Pour l’exercice du plein champ de pratique infirmier afin d’augmenter l’accessibilité aux soins de santé

Il est 23 h 30, la salle d’attente des urgences est bondée. Catherine et son fils Zach font partie des plus de 20 % de Québécois qui n’ont pas de médecin de famille. Ils sont maintenant aux urgences depuis 6 heures pour ce qu’ils pensent être une otite.

Pendant ce temps, au poste de travail de l’ambulatoire, l’infirmier attitré aux salles d’examen se prépare à terminer son quart de travail. Les urgentologues font une dernière tournée des patients alités pendant que l’infirmier range du matériel. Devant la pile de dossiers d’urgences mineures, cet infirmier qui revient du « Nord » se sent impuissant et pense à quel point il serait bénéfique qu’il puisse voir quelques-uns de ces patients avant minuit, dont Zach...

En tant qu’infirmière des urgences depuis 10 ans, cette situation, je l’ai vécue et vue trop souvent. Le même sentiment d’impuissance et parfois même d’injustice naît en moi chaque fois. Je travaille avec des infirmiers1 formés, compétents et responsables, et les voir les mains liées quand on parle d’accessibilité aux soins me fait grincer des dents. À l’heure actuelle, plusieurs centaines d’infirmiers sont formés en rôle élargi et travaillent dans les dispensaires nordiques. Ils peuvent y pratiquer, selon un protocole national, plusieurs actes, dont la prescription de médicaments et d’examens. Malheureusement, lorsqu’ils sont hors des dispensaires, leurs privilèges de pratique élargie sont suspendus.

Les infirmiers sont parmi les professionnels bénéficiant du plus haut taux de confiance et bénéficient d’une formation solide. N’irait-il pas de soi que le système de santé leur laisse la chance de prêter main-forte ?

Pour moi, c’est une évidence que ce type de pratique devrait être autorisée en tout temps selon la formation du professionnel plutôt que selon son emplacement géographique.

Dans un second temps, il y a fort à parier que le coût social de la maladie serait diminué : moins d’absentéisme au travail, de congestion hospitalière, de complications reliées au retard de traitement, etc. Cet argent pourrait alors être redirigé ailleurs dans le programme de santé. Si Zach avait été évalué et traité plus tôt, probablement que Catherine aurait pu aller au travail le lendemain...

Finalement, parlons d’accessibilité aux soins de santé. C’est un droit universel. Cette accessibilité est d’ailleurs la valeur au cœur de notre système de santé publique et du mien.
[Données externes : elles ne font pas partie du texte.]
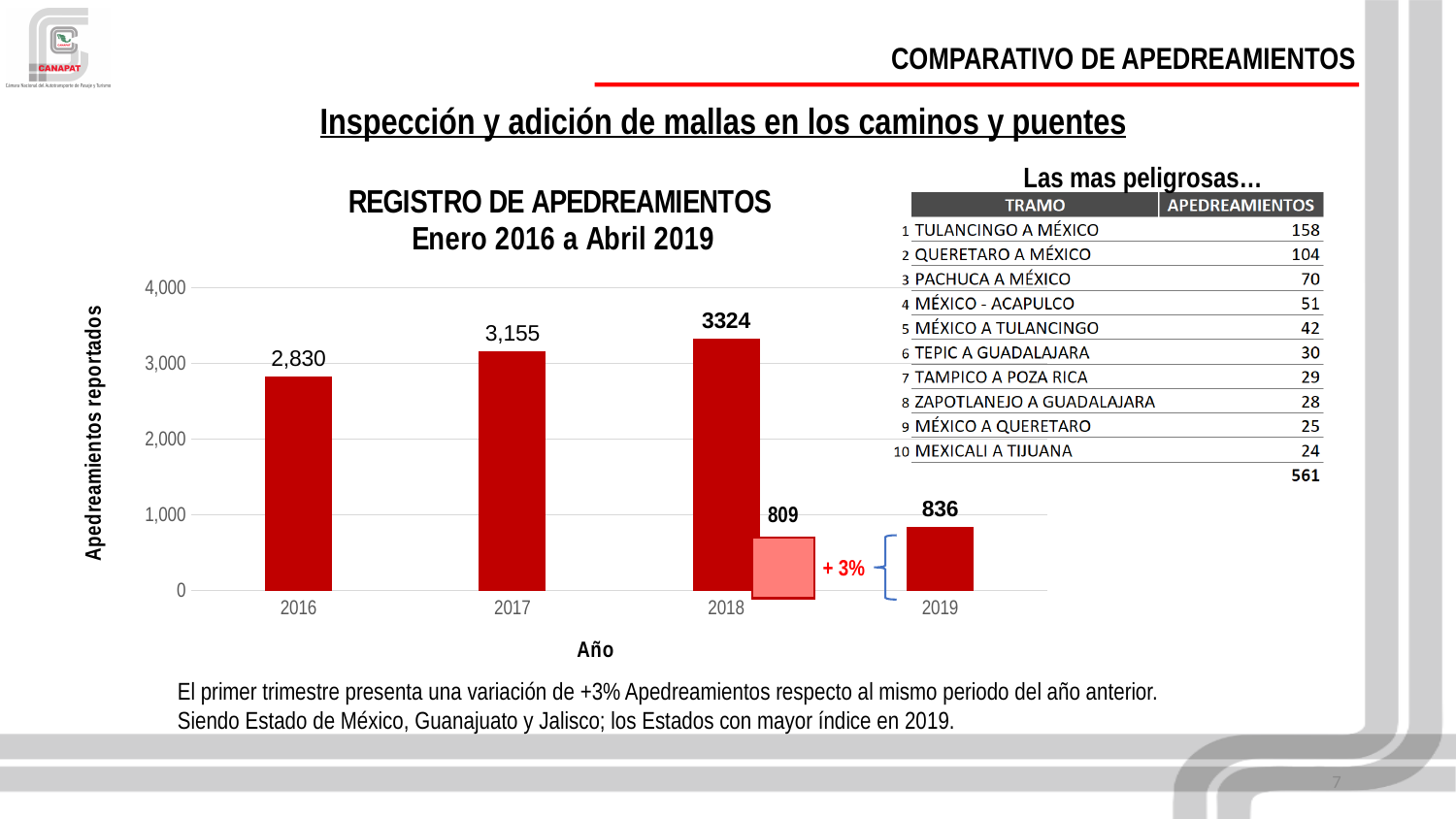
What is the value for 2018 in the REGISTRO DE APEDREAMIENTOS chart? 3324 In the REGISTRO DE APEDREAMIENTOS chart, what is the difference between the 2017 and 2016 values? 325 What kind of chart is the REGISTRO DE APEDREAMIENTOS chart? Bar chart In the REGISTRO DE APEDREAMIENTOS chart, what is the difference between the 2019 value (836) and the 2018 partial value labelled 809? 27 Which year has the lowest bar in the REGISTRO DE APEDREAMIENTOS chart? 2019 How many years are shown on the x axis of the REGISTRO DE APEDREAMIENTOS chart? 4 What is the label of the y axis in the REGISTRO DE APEDREAMIENTOS chart? Apedreamientos reportados In the REGISTRO DE APEDREAMIENTOS chart, which is larger, the value for 2016 or the value for 2017? 2017 What is the value for 2016 in the REGISTRO DE APEDREAMIENTOS chart? 2,830 What is the value for 2019 in the REGISTRO DE APEDREAMIENTOS chart? 836 Which year has the highest bar in the REGISTRO DE APEDREAMIENTOS chart? 2018 What is the value for 2017 in the REGISTRO DE APEDREAMIENTOS chart? 3,155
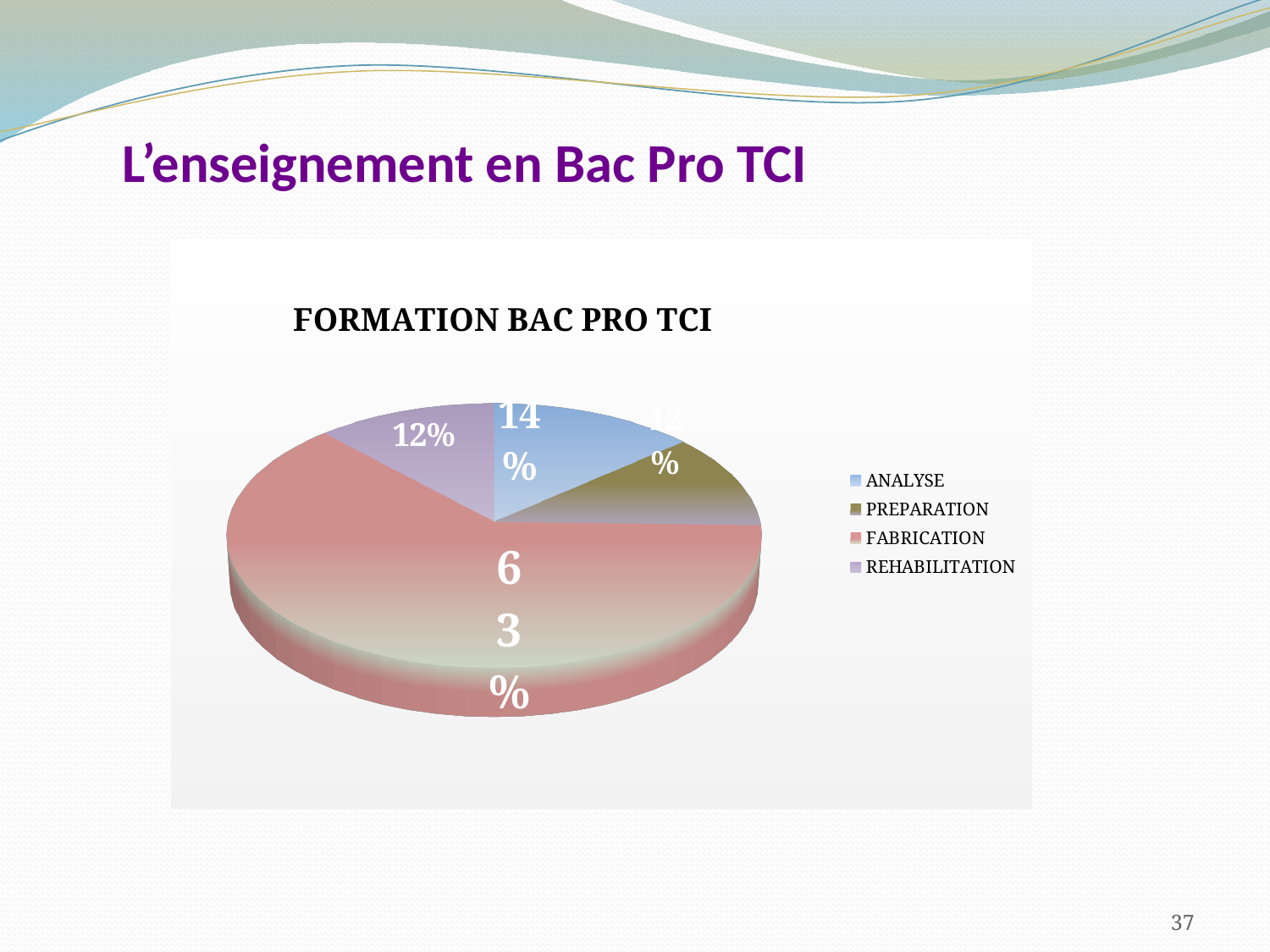
Is the share for FABRICATION greater or less than 50%? greater Which category has the largest slice of the pie? FABRICATION How many categories does the legend list? 4 What share of the pie does FABRICATION represent? 63% Which is larger, the ANALYSE slice or the REHABILITATION slice? ANALYSE What is the title of the chart? FORMATION BAC PRO TCI What is the difference between the FABRICATION share and the ANALYSE share? 49% What share of the pie does REHABILITATION represent? 12% What type of chart is shown on the slide? pie chart What is the difference between the ANALYSE share and the REHABILITATION share? 2% Which category is shown in red in the pie chart? FABRICATION What share of the pie does ANALYSE represent? 14%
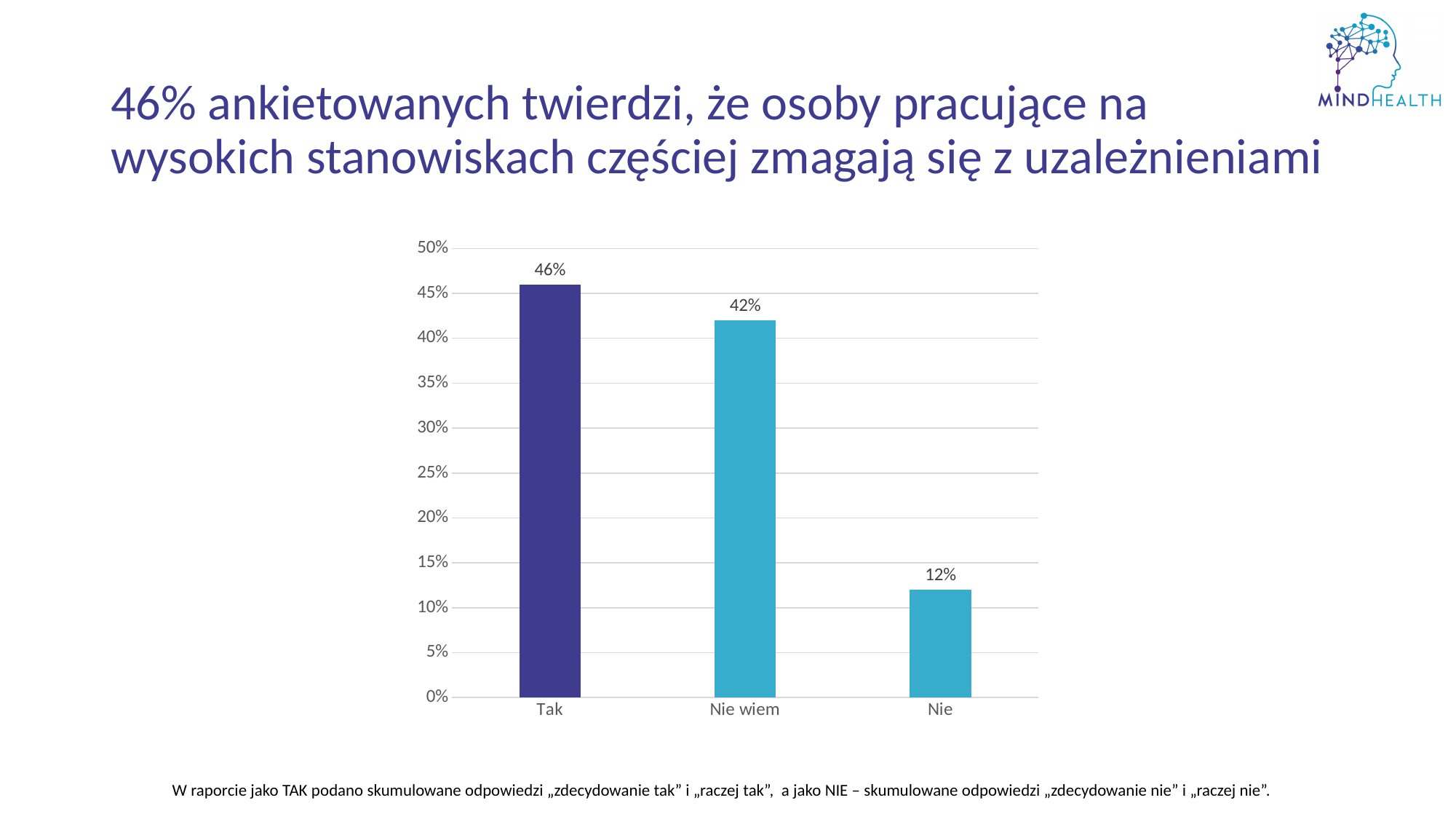
Which category has the lowest value? Nie Which category has the highest value? Tak Which is larger, the value for "Nie wiem" or the value for "Nie"? Nie wiem What kind of chart is shown on the slide? bar chart What is the value for "Nie wiem"? 42% What is the value for "Nie"? 12% What is the value for "Tak"? 46% What is the difference between the values for "Tak" and "Nie wiem"? 4% Which bar is shown in a darker colour than the other two? Tak What is the difference between the values for "Tak" and "Nie"? 34% How many categories are shown on the x axis? 3 Is the value for "Nie wiem" greater or less than 40%? greater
L’Ordre des infirmières et infirmiers du Québec pourrait lutter afin de laisser ses membres déployer leurs compétences. Ces infirmiers, à leur plein champ de pratique, permettraient aux médecins d’être réattribués à des cas plus complexes. Mais qu’en est-il de la qualité des soins ? Certains diront que les médecins sont les plus qualifiés pour évaluer et prescrire. Je tiens à rappeler que nos Premiers Peuples « dans le Nord » sont majoritairement desservis par du personnel infirmier. Cela veut-il dire qu’ils reçoivent un service de deuxième ordre pour leurs urgences mineures ? Une otite nordique est-elle moins bien traitée qu’une otite montréalaise ? Il est certain que la pratique élargie comporte des limitations importantes. Cependant, cette limite est acceptée pour le corps médical et il serait logique que le même type de confiance en lien avec le respect des limites professionnelles soit attribué aux infirmiers. La bonne personne, au bon moment, pour la bonne raison.

Donc, capable ou pas capable ? Laisser le plein droit d’exercice aux infirmiers en rôle élargi serait une solution contemporaine à une problématique criante et grave. Et ce, tout d’abord parce qu’ils sont formés et compétents, puis parce que cela réduirait le coût social et, enfin, parce que cela augmenterait l’accessibilité aux soins de santé. Je rêve d’un monde dans lequel je pourrai soigner Zach à même les urgences dans lesquelles je pratique.

1 Le masculin est utilisé pour alléger le texte.